• Work required
Extract every line of the records that contains the string "seen". Case counts.

============================================================

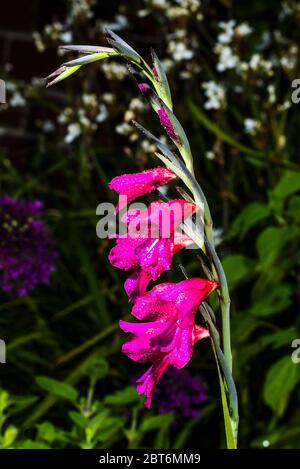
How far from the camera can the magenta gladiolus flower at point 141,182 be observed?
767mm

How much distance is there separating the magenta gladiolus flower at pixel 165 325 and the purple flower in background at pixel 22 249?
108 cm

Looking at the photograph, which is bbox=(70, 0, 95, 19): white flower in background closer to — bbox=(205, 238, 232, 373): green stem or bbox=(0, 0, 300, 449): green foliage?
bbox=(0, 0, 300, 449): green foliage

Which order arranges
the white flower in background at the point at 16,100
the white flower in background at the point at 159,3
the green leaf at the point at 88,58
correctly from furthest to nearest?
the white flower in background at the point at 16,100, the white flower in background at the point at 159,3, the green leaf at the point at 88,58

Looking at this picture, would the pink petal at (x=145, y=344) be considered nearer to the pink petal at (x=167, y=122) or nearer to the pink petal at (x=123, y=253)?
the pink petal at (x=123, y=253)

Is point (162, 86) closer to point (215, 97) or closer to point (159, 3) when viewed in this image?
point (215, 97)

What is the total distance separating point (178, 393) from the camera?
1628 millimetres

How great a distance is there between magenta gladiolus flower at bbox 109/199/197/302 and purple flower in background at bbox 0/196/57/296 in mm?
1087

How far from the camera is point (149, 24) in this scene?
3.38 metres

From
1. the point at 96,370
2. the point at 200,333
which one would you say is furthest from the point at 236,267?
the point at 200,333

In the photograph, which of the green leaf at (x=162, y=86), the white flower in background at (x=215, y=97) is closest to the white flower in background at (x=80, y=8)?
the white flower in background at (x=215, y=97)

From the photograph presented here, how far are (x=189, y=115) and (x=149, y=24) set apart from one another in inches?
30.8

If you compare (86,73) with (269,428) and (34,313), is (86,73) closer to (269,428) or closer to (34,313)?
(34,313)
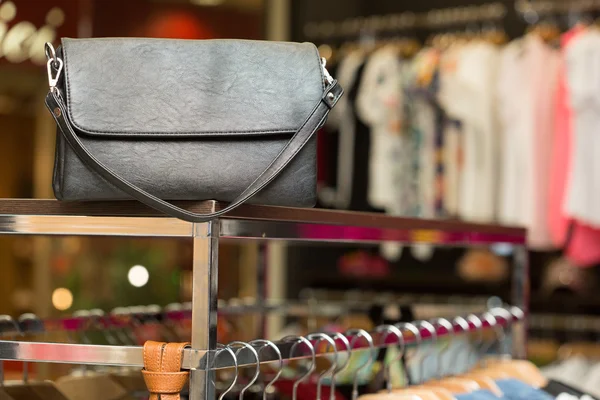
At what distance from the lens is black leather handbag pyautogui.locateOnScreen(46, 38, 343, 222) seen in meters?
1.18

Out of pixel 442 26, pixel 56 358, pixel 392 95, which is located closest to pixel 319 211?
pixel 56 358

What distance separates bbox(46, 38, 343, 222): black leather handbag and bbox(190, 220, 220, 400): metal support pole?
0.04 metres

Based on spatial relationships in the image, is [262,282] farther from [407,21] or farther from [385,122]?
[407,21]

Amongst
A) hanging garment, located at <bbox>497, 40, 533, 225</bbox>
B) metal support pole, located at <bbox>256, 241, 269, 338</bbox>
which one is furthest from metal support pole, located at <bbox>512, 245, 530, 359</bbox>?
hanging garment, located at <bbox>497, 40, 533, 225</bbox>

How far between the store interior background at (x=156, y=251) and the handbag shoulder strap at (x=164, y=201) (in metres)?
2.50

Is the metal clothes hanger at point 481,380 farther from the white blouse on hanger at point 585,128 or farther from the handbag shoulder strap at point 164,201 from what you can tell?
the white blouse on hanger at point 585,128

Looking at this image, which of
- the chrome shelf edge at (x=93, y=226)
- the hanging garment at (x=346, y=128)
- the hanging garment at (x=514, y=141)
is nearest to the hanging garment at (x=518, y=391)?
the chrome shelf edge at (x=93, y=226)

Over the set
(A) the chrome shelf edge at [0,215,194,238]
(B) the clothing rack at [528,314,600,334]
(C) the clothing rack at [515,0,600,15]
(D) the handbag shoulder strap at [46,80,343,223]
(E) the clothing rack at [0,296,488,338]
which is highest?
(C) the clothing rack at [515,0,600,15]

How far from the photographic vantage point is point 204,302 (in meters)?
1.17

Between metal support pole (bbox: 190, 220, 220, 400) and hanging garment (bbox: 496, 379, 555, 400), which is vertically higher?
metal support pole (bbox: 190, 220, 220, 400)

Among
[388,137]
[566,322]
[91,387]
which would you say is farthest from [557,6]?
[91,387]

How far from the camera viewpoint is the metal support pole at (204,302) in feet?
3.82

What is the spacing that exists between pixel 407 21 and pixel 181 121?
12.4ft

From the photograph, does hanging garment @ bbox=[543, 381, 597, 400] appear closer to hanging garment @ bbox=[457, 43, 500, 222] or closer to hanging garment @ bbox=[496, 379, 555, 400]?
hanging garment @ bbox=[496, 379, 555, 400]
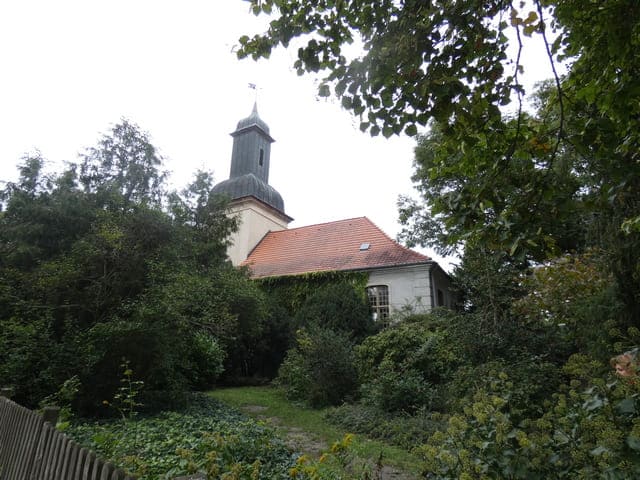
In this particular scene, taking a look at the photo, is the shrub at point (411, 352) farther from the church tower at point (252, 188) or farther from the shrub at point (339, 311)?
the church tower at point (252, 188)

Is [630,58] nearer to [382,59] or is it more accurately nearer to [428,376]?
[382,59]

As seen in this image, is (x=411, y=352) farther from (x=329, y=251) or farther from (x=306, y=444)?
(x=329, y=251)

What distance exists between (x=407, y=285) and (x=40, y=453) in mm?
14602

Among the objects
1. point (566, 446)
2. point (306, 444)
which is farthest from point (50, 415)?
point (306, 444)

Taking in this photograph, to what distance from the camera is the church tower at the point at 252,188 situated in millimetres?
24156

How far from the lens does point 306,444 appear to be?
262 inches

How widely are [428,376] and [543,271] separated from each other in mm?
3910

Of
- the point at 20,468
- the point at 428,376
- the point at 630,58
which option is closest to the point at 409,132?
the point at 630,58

============================================================

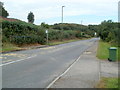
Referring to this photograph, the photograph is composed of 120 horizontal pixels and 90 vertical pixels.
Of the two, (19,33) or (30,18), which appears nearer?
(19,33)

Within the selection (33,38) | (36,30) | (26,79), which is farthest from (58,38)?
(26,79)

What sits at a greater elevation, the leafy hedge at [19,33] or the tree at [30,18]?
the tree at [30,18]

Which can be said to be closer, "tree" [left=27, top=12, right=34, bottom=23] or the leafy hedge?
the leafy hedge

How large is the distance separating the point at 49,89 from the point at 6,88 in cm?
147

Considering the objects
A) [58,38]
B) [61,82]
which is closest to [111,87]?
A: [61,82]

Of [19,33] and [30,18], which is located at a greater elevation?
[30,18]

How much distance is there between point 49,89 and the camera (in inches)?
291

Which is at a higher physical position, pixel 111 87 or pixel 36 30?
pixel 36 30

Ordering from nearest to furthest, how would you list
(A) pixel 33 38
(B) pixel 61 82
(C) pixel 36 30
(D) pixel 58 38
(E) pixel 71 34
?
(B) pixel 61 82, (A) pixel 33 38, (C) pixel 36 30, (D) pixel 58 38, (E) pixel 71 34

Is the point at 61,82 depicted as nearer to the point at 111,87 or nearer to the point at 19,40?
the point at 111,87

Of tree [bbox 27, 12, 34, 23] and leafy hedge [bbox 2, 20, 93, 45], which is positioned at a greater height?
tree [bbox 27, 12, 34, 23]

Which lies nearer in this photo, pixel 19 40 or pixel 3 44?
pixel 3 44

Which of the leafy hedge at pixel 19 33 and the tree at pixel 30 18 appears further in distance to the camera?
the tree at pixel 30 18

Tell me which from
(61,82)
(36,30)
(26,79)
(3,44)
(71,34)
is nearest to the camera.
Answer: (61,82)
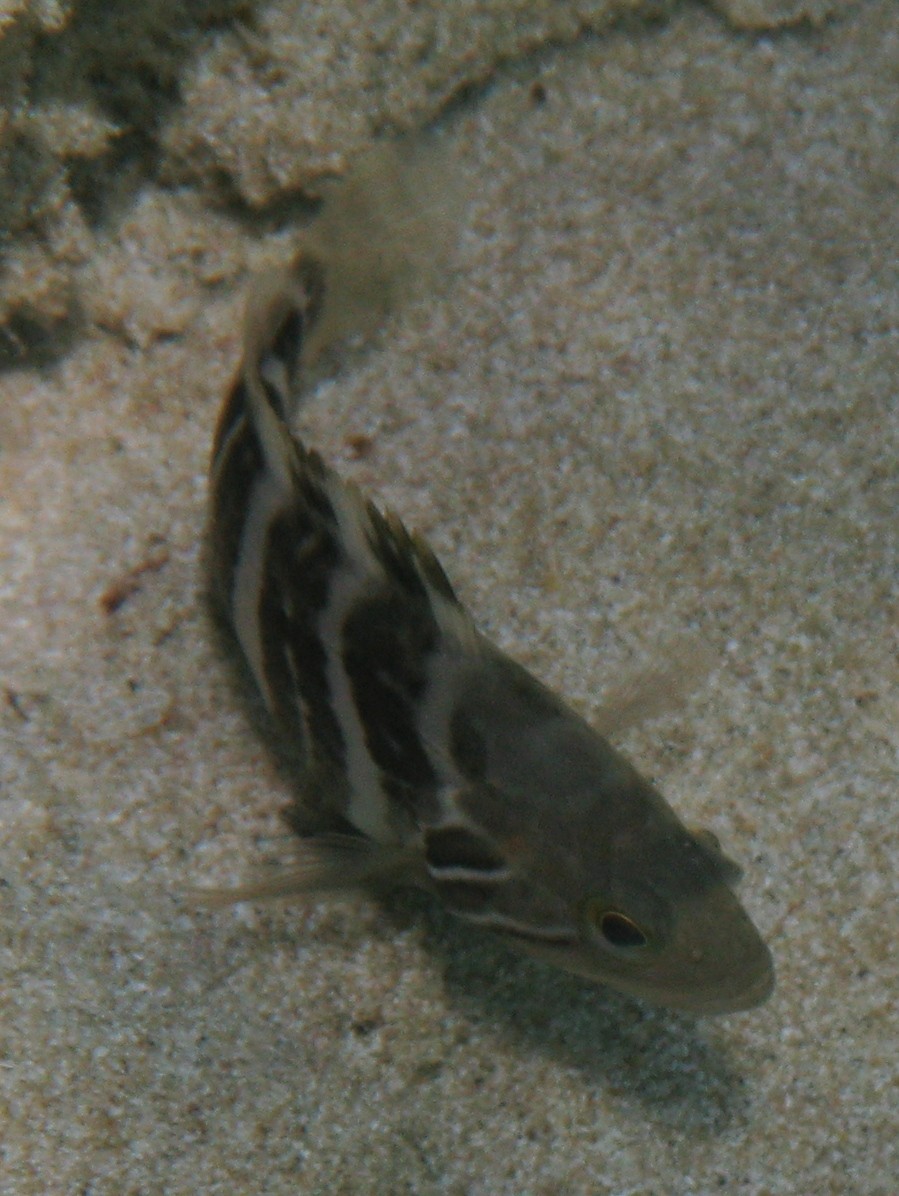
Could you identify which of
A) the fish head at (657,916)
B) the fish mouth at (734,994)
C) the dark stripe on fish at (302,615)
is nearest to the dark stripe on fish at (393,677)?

============================================================

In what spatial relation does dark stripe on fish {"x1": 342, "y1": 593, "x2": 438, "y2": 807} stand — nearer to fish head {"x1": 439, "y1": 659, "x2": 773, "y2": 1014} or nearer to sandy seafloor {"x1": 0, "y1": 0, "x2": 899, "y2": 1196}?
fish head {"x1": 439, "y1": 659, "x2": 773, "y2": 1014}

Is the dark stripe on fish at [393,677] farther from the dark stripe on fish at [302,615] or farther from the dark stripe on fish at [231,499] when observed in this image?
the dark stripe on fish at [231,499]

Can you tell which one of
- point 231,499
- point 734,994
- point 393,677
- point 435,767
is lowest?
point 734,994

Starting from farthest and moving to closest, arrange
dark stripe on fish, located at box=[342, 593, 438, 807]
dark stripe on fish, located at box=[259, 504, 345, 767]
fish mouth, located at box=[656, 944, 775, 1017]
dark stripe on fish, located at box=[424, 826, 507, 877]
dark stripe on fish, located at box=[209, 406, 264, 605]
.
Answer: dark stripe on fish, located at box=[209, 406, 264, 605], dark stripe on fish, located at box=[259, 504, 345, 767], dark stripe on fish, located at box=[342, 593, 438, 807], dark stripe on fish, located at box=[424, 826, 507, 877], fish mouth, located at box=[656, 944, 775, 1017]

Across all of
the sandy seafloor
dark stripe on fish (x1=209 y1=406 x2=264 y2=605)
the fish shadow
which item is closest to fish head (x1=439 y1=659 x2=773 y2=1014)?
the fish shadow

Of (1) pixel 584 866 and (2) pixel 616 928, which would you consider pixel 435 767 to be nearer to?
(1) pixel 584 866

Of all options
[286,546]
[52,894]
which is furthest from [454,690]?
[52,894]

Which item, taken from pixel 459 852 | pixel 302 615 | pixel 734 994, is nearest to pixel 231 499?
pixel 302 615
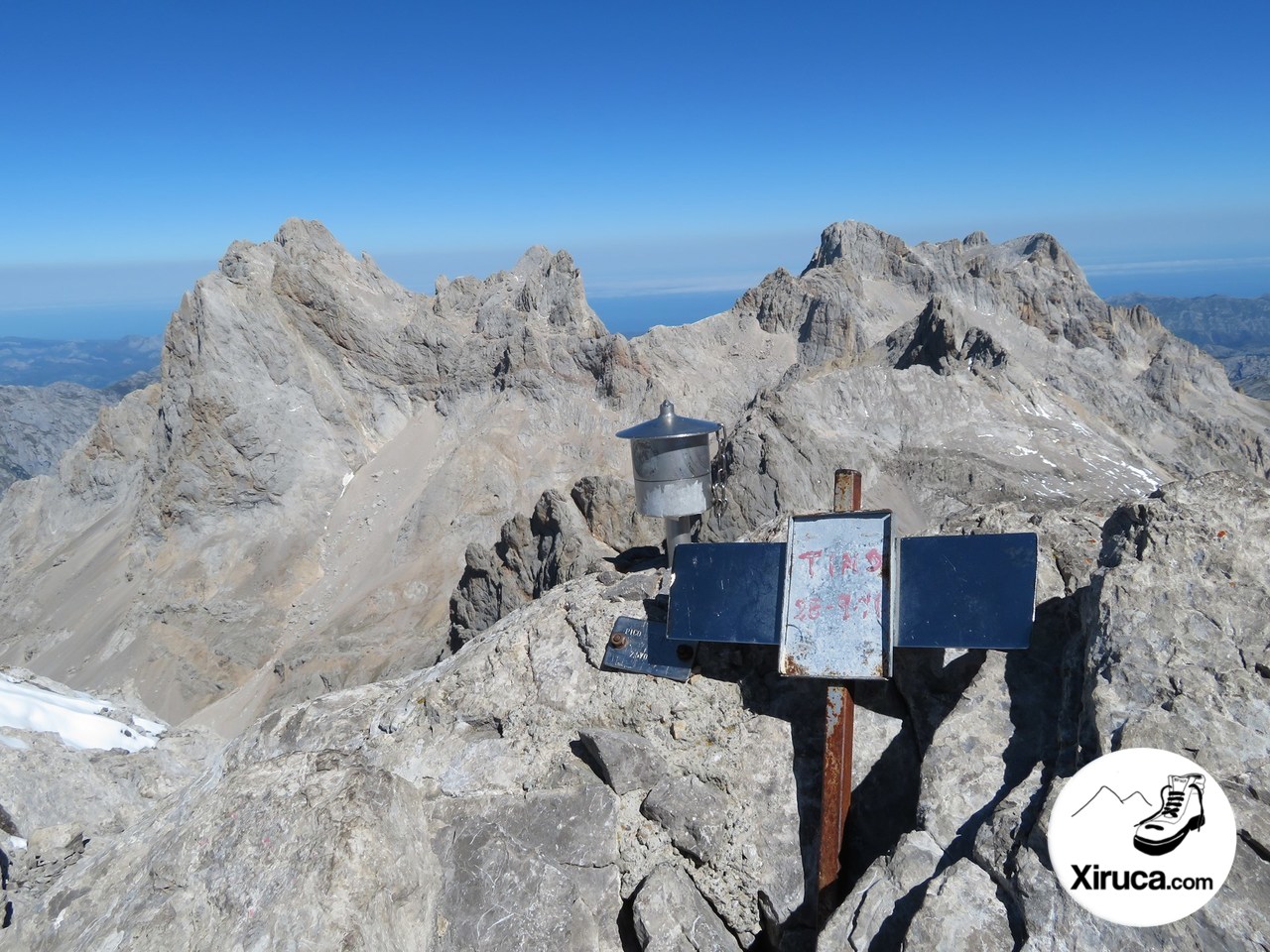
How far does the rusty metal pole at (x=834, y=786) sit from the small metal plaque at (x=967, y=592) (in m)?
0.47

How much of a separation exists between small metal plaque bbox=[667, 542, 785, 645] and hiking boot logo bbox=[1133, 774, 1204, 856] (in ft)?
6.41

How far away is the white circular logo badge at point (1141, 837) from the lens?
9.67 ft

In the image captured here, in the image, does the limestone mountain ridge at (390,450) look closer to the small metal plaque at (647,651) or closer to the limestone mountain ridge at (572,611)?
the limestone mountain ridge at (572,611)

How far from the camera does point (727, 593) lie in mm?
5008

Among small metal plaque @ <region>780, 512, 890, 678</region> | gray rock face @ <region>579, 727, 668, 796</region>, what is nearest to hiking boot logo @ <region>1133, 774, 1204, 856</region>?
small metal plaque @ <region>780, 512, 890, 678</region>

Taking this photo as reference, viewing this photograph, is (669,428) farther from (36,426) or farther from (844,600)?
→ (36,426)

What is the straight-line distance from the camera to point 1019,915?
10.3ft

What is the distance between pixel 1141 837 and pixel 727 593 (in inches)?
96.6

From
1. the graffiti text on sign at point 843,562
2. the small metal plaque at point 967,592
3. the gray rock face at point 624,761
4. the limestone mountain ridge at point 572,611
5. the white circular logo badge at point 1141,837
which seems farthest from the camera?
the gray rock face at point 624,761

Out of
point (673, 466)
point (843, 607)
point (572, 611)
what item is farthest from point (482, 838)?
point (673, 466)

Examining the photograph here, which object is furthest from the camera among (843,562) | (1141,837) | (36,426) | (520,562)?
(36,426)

============================================================

• Result below
At what distance from the lens is black leather handbag pyautogui.locateOnScreen(46, 38, 343, 222) seen in meters?
As seen in this image, is (x=411, y=352) farther from (x=329, y=251) or farther from (x=306, y=444)?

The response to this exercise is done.